Archives & Library

Damaged & Destroyed

Three Stories of Preservation and Loss from the PMC’s Photographic Archive Spotlight feature by Freddie Pegram

In 2021, the Paul Mellon Centre (PMC) will be publishing its photographic archive online. The archive comprises more than 100,000 reproductions of paintings, prints, photographs, and sculptures. The photographs, which were taken over a forty-year period between the early 1960s to the late 1990s, offer images of objects from across six centuries, and focus in particular on sixteenth- to nineteenth-century British art.

This feature focuses on a selection of the damaged and destroyed works that are recorded in the Centre’s photographic archive, and uses them to suggest some of the values and limitations of such archives.
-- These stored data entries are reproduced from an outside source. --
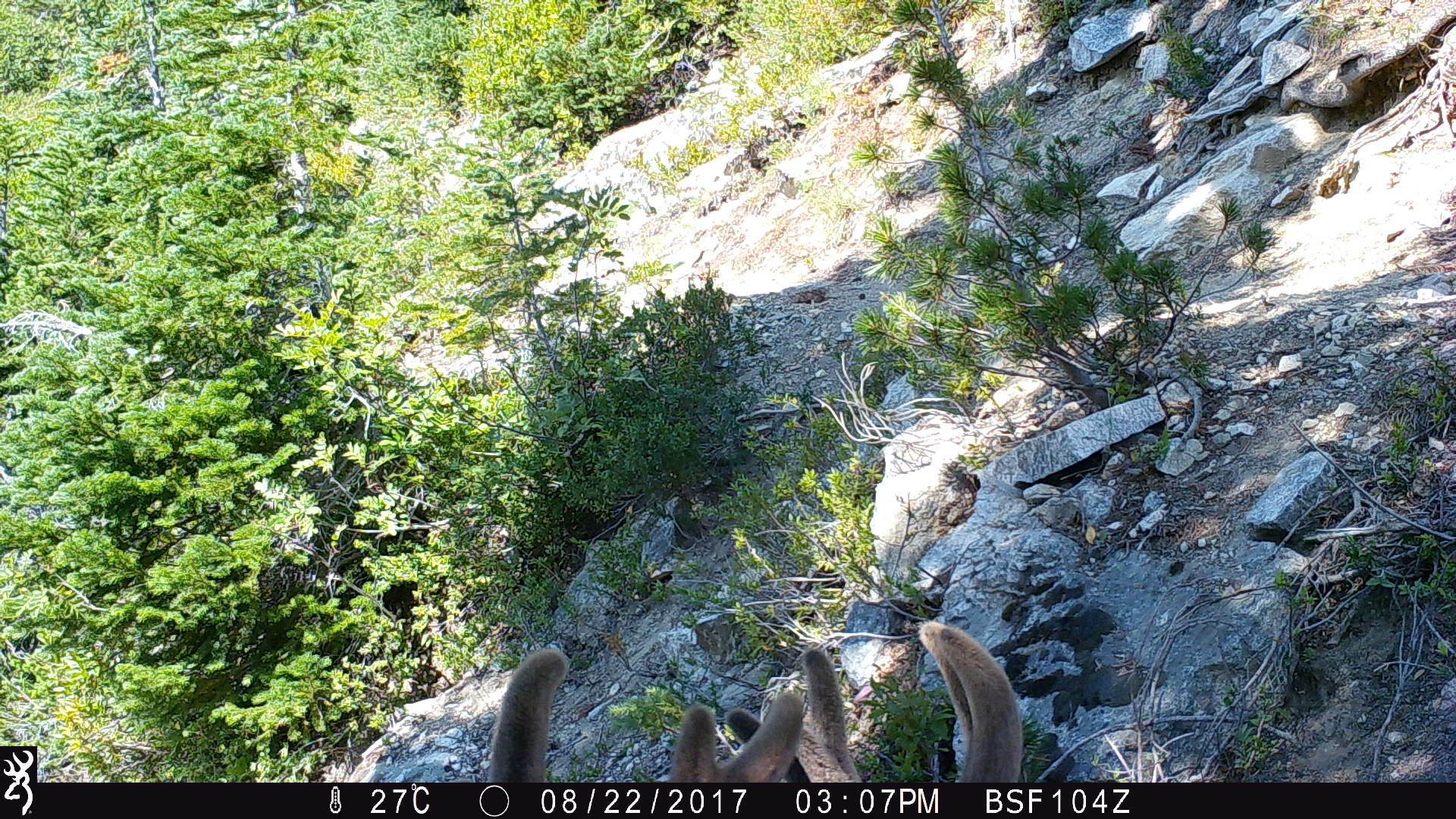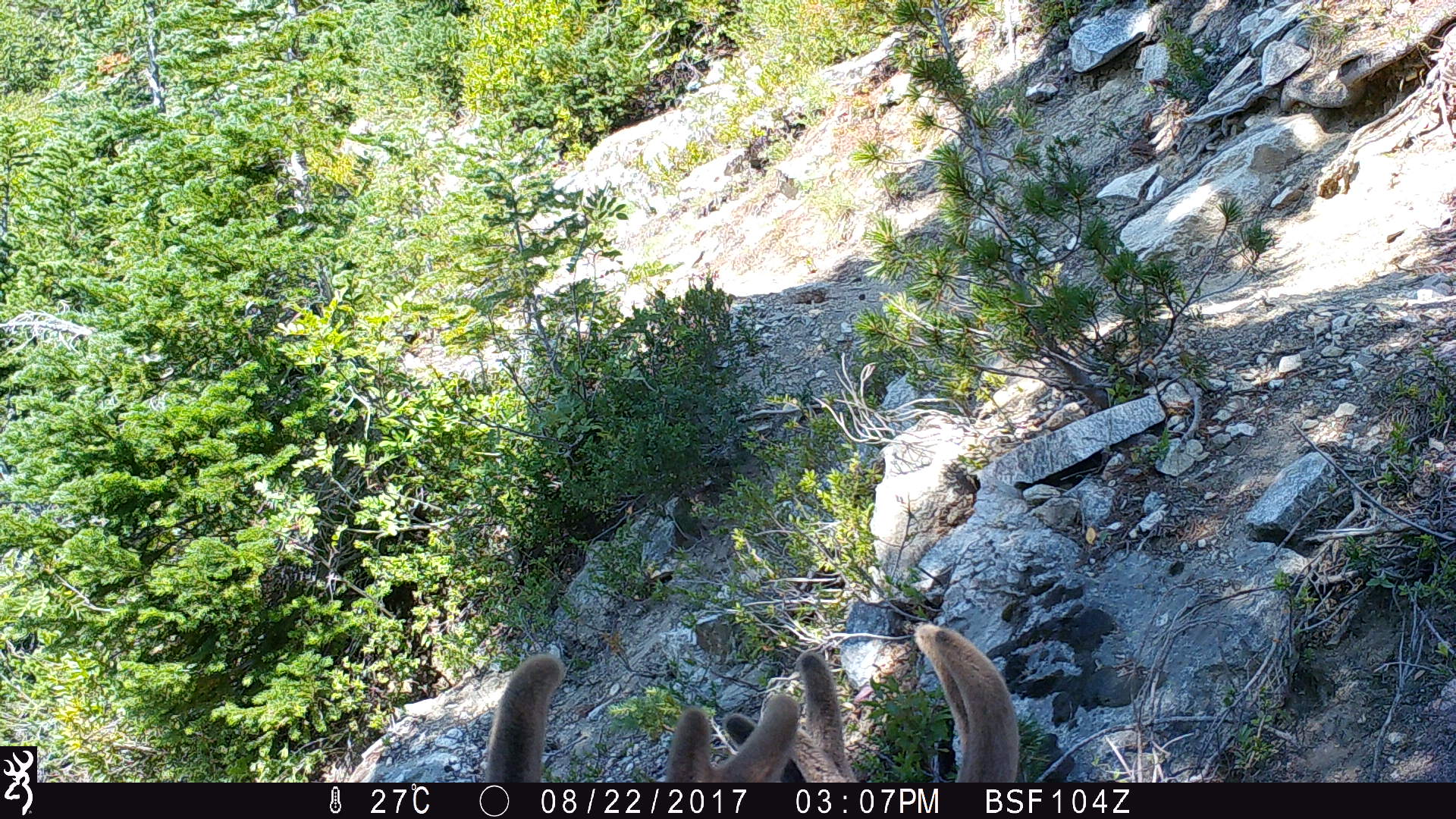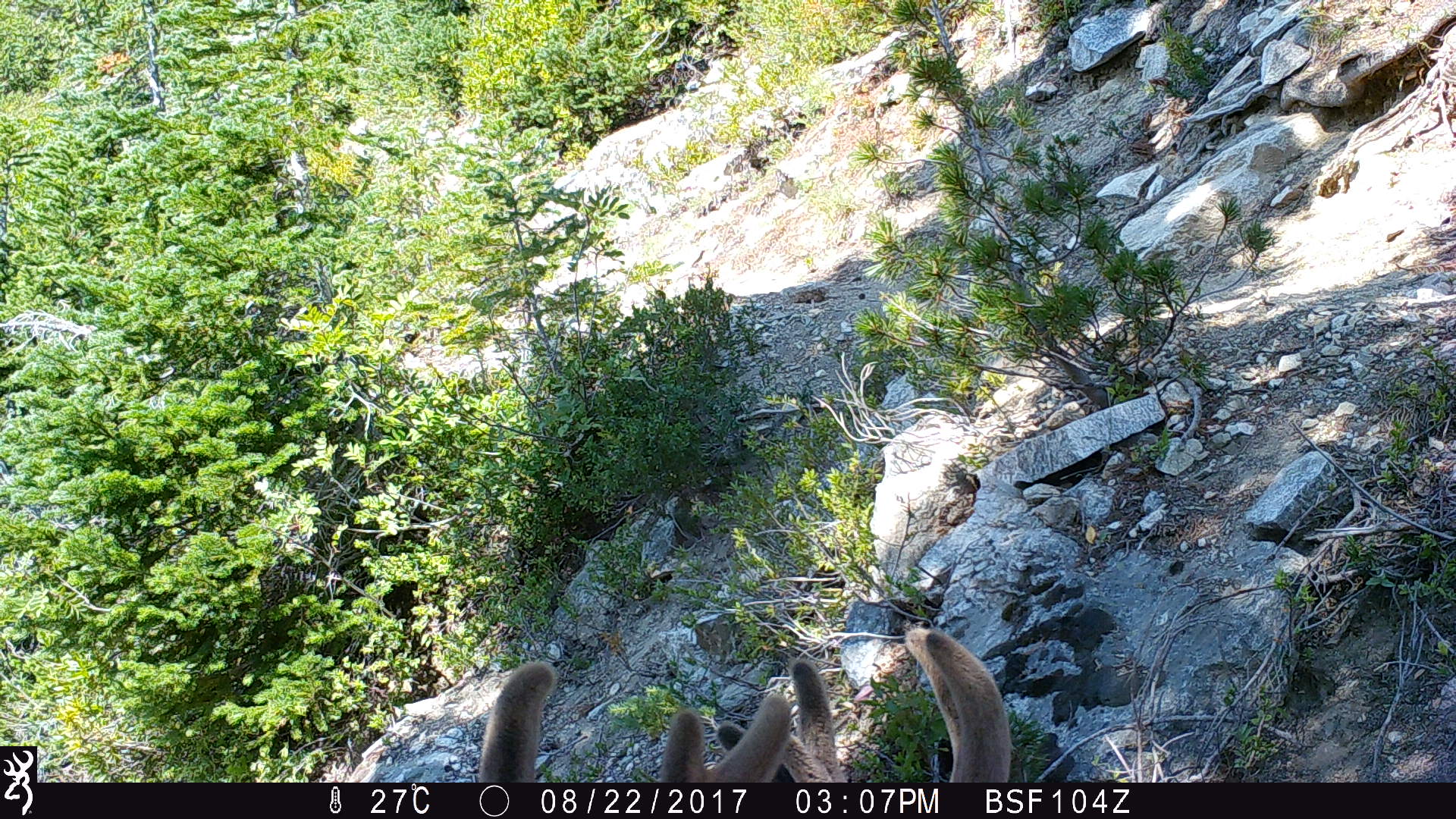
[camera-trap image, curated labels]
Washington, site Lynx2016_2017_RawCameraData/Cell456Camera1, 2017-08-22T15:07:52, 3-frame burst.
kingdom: Animalia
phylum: Chordata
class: Mammalia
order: Artiodactyla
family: Cervidae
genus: Odocoileus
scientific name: Odocoileus hemionus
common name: mule deer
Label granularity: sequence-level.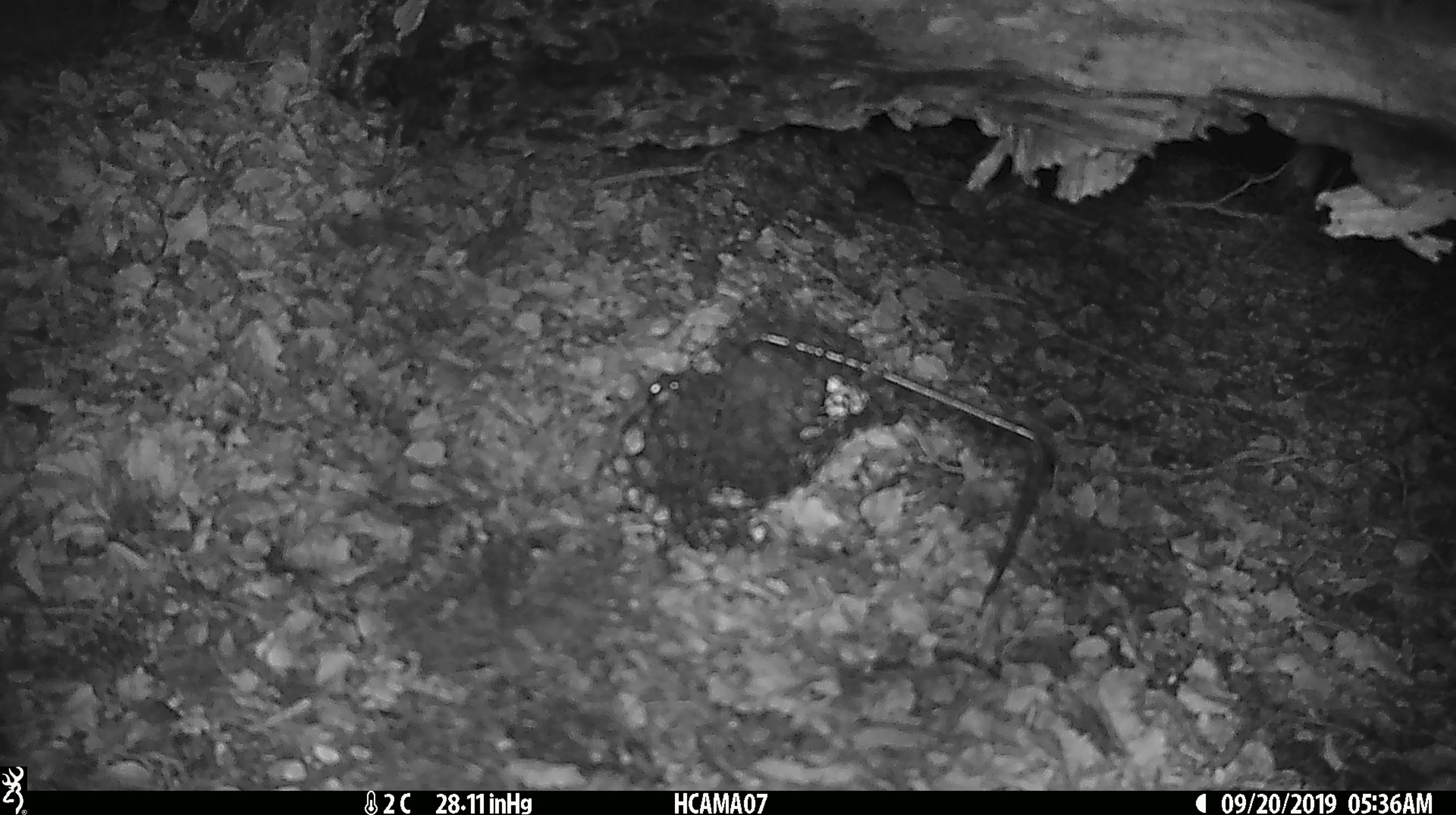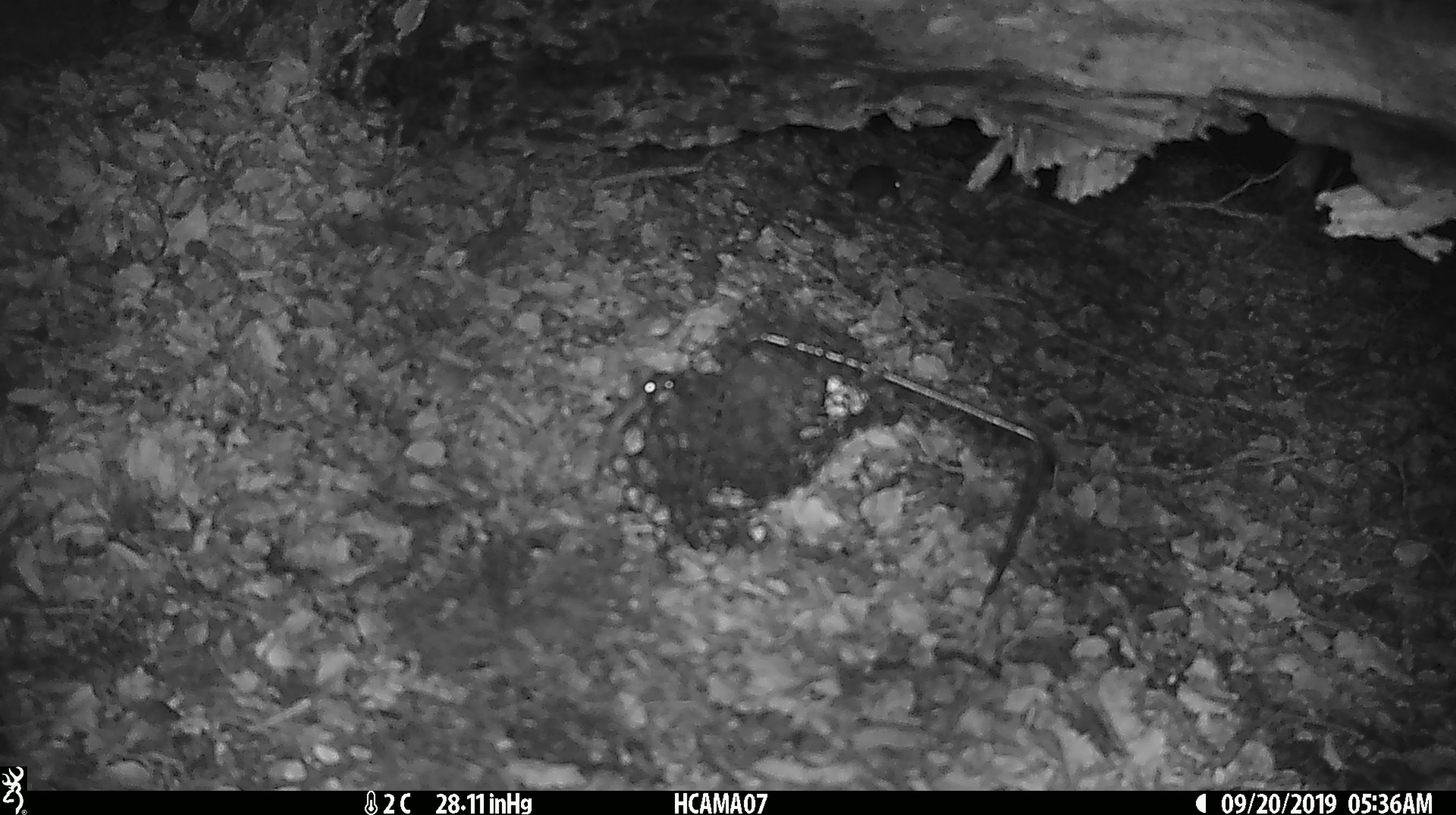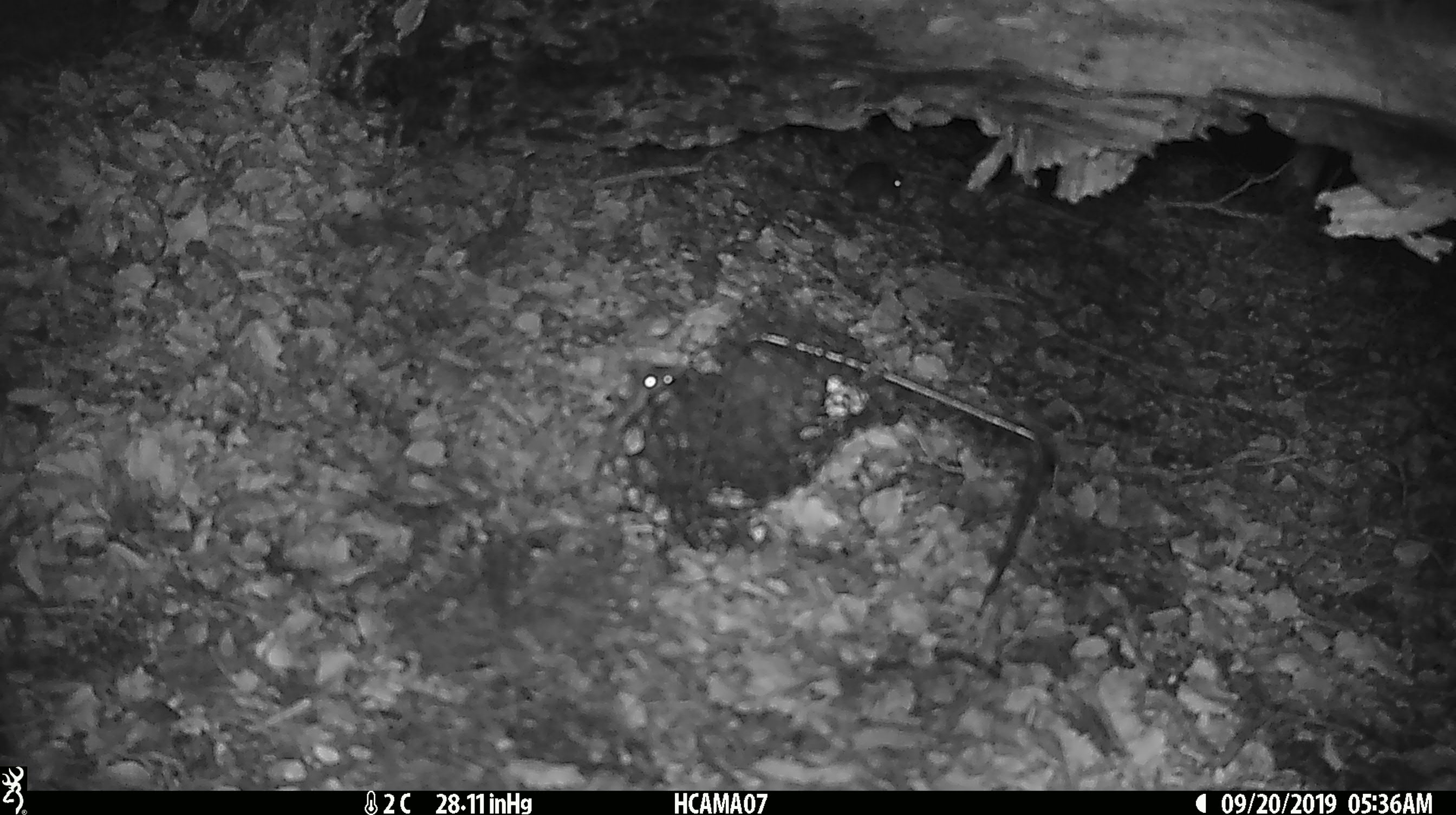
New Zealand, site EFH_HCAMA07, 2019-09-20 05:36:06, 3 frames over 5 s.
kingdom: Animalia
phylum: Chordata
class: Mammalia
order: Rodentia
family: Muridae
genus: Mus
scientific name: Mus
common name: mouse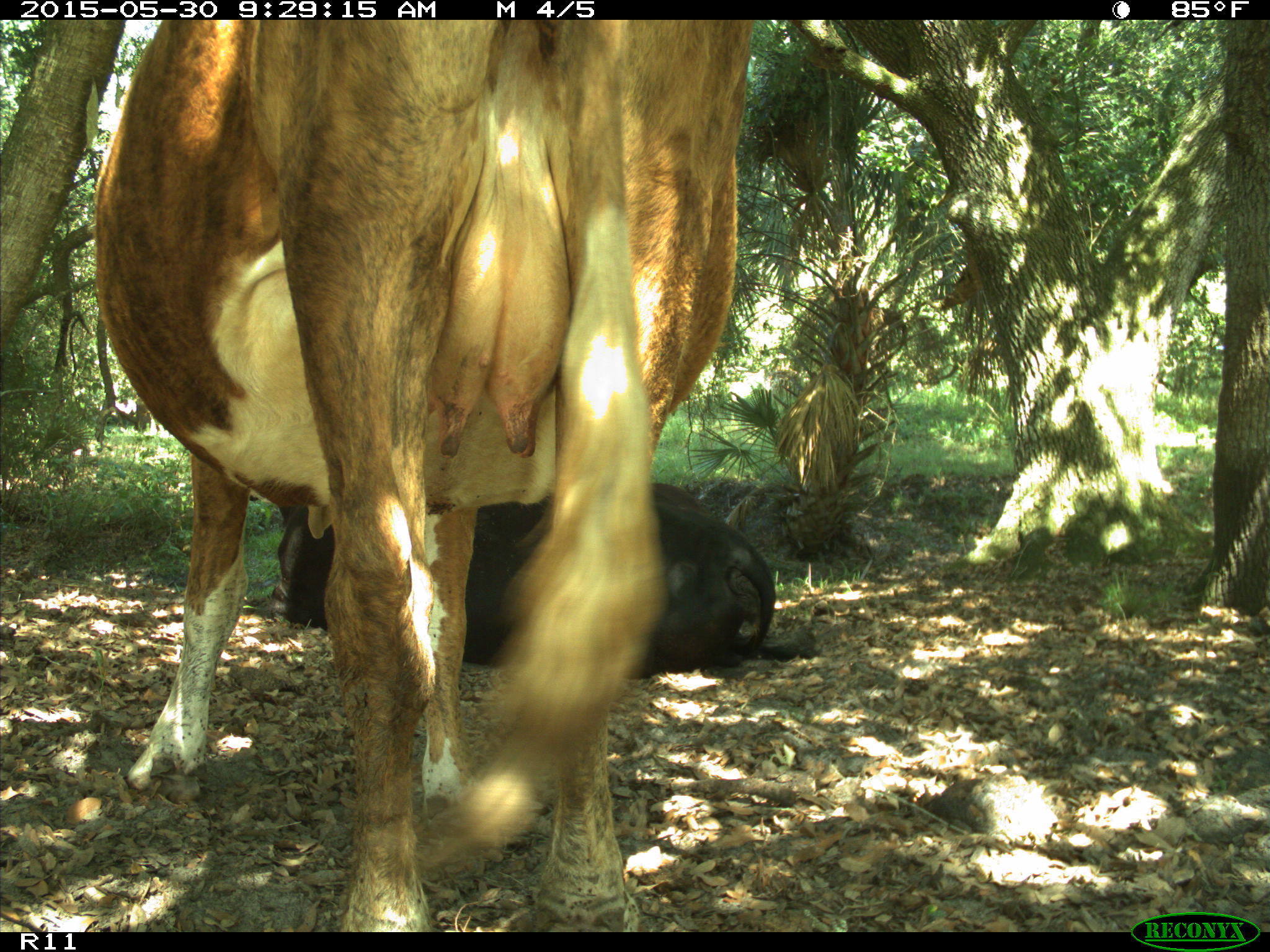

It takes the form of three stories. The first offers a glimpse into the work and tragic life of the largely forgotten eighteenth-century artist Hugh Robinson; the second looks at four portraits of women associated with a titled Scottish family, the Rothes, which were totally destroyed during a high-profile warehouse fire in 1997; and the third looks at a damaged sketchbook by the nomadic Georgian artist George Chinnery.

Each of these stories offers a distinct point of entry into the Paul Mellon Centre’s rich photographic archive. And each, in turn, suggests some of the different ways in which we might think about the photographs of lost, destroyed or damaged pictures that are to be found buried within its crowded contents.